Fitzroy’s Grub Food Van is upping its ‘luxury picnic service’ this winter by extending its kitchen hours into the evening. From 1 May 2015 cosy winter dinners will be served to greenhouse glampers every Tuesday to Saturday evening.
Grub’s seasonal and shareable menus are served indoors and/or outdoors as the seasons dictate. In summer ‘picnickers’ sit in the courtyard soaking up the sun next to the Airstream that pumps out Five Senses coffee and bespoke water beverages for the friendly hounds that have made Grub their local hangout too. When winter comes, service moves inside the large greenhouse where picnic tables sit amongst an eccentric sprawl of garden gnomes and bric-a-brac, a ping-pong table beckons caffeinated heroes, and the plant-life sees a communing of green thumbs.
Grub has always encouraged diners to break bread, to share, to eat informally around the campfire of their Fitzroy postcode. There is table service, but the idea at Grub is to make yourself comfortable and the picnic will come to you.

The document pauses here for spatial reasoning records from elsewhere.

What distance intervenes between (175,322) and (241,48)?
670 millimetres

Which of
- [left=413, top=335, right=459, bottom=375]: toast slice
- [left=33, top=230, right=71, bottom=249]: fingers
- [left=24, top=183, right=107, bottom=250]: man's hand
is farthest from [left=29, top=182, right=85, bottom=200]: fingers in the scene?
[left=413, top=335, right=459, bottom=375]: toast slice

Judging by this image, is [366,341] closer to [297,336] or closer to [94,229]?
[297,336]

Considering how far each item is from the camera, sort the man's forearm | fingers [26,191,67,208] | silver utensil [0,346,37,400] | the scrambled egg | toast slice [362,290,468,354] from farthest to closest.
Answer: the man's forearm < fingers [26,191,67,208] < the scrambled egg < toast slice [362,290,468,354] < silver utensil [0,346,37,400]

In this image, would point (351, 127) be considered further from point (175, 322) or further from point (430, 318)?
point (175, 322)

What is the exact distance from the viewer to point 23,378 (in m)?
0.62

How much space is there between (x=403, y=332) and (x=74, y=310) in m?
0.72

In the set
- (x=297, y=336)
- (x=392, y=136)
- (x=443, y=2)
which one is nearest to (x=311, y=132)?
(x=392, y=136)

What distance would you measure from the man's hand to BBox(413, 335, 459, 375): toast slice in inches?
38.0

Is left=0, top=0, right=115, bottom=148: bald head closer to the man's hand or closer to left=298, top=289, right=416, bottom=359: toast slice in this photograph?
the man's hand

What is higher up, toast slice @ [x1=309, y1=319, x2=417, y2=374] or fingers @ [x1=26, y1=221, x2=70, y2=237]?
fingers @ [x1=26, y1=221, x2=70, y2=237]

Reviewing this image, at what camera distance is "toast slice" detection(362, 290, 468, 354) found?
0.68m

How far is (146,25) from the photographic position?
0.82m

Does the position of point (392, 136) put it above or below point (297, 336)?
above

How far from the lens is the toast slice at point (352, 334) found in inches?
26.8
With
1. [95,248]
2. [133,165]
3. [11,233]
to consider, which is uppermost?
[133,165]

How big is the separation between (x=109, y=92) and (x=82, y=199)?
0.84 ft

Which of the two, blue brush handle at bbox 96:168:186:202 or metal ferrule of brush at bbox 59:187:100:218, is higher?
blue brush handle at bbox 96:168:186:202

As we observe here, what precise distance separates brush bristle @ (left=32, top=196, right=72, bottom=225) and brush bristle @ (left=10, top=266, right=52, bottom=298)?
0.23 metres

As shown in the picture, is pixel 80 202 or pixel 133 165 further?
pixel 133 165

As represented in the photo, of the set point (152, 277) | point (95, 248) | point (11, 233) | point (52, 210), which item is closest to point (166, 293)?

In the three years since Grub began as a tea-and-toast café running out of the Airstream, Grub has retained its casual come-as-you-are demeanor whilst growing its fully-fledged breakfast, lunch and beverages menus into covetable feasts.
The new dinner menus follow suit. Chefs Damien Wearne (Seven Seeds) and Steve Giblett (The European) will focus on market-fresh, seasonal fare and a menu that encourages a shared and social dining experience best consumed by the warmth of Grub’s fire.
On any particular night the winter feast might offer seared lamb back-strap with smoked chèvre and roast baby beats, organic poussin with potato dauphinoise, grilled garfish with pea puree and fresh horseradish, semolina gnocchi with wild mushroom ragout, Middle Eastern spiced chicken with wild rice, almonds, golden raisins and yoghurt, and a vegetable stew of borlotti beans, purple potatoes, roast carrot and Tuscan kale.
Front of House manager Jette Dreger (Panama Dining Room) created the wine list in a similar spirit of en famille. The list encompasses Australian wines with a focus on biodynamic, organic and small wineries, with a range of varieties that will all be available by glass, on rotation. What’s open on a particular night will depend on the collective inclination.
Mixologist and barista Yuta Taneka (Auction Rooms) has taken charge of the beer, cider and cocktail menu while also overseeing the daytime tea and coffee service.
The Grub kitchen opens at 8am and will continue to serve breakfast and lunch until 5pm, when the dinner menu kicks in. Drinks and coffee are always served from 8am until close.
WHAT: Glamping Dinners
WHERE: Grub Food Van, 87-89 Moor Street, Fitzroy
WHEN: Open 8am-10pm Tues – Sat, 8am-6pm Sun. Dinner is served: Tues – Sat 5pm-9pm, Drinks until close.